Even knowing you saved money, is something you feel immediately. When the moment passes you no longer have a connection to how you felt about the action a moment ago. This means we humans are capable of tricking ourselves, and so on a regular basis because it feels like the right choice.
The hard choice is usually the right one, but not always. Without any indulgence we either become boring or bhuddist, a byword for boring. Although maybe bhuddists do have it figured out. By not attaching to outcome, they enjoy simply being.

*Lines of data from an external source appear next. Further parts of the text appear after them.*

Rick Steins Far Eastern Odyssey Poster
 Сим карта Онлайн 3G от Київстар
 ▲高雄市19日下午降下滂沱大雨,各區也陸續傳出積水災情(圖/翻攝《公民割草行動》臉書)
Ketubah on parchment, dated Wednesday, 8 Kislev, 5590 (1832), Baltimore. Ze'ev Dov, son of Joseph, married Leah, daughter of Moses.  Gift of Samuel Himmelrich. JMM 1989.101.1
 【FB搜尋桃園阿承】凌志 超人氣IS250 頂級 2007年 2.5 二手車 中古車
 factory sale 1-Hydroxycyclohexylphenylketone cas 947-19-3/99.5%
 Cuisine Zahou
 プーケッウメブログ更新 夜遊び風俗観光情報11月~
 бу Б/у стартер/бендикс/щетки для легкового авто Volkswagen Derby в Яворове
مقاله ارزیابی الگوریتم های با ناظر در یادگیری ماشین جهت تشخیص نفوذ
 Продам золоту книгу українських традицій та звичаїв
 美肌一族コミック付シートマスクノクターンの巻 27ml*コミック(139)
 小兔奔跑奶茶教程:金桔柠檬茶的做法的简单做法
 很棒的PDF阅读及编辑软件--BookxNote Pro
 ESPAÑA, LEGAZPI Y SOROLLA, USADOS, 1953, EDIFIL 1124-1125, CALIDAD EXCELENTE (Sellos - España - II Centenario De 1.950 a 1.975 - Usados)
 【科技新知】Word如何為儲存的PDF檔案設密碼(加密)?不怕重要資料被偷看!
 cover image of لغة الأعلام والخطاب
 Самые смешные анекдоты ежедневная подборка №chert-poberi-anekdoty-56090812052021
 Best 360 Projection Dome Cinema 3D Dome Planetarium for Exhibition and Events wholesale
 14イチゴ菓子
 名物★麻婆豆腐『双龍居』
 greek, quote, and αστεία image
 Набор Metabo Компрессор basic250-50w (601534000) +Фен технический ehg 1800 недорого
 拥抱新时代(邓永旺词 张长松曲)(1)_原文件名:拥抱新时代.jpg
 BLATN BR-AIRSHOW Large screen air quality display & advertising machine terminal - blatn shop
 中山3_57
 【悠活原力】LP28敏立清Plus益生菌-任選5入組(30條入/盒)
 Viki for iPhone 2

How can I apply this in daily life?
Enjoy making the harder decision, and see it as character building. I've done this before, and still consistently fall back into bad habits. Are there any other tools besides willpower to beat temptation? Preferably that don't involve making lists or going out of your way too much. I need dopamine for avoiding temptation. Can I associate being happy with making the long term choice?
I have not signed up for an egg 0% card to transfer some debt balance, because I forgot my password and don't use the email address I signed up with. So it probably won't happen. It means ringing up, which is LONG. That "LONG" is like a fear of loss, or loss aversion, but what am I losing, comfort? Failure?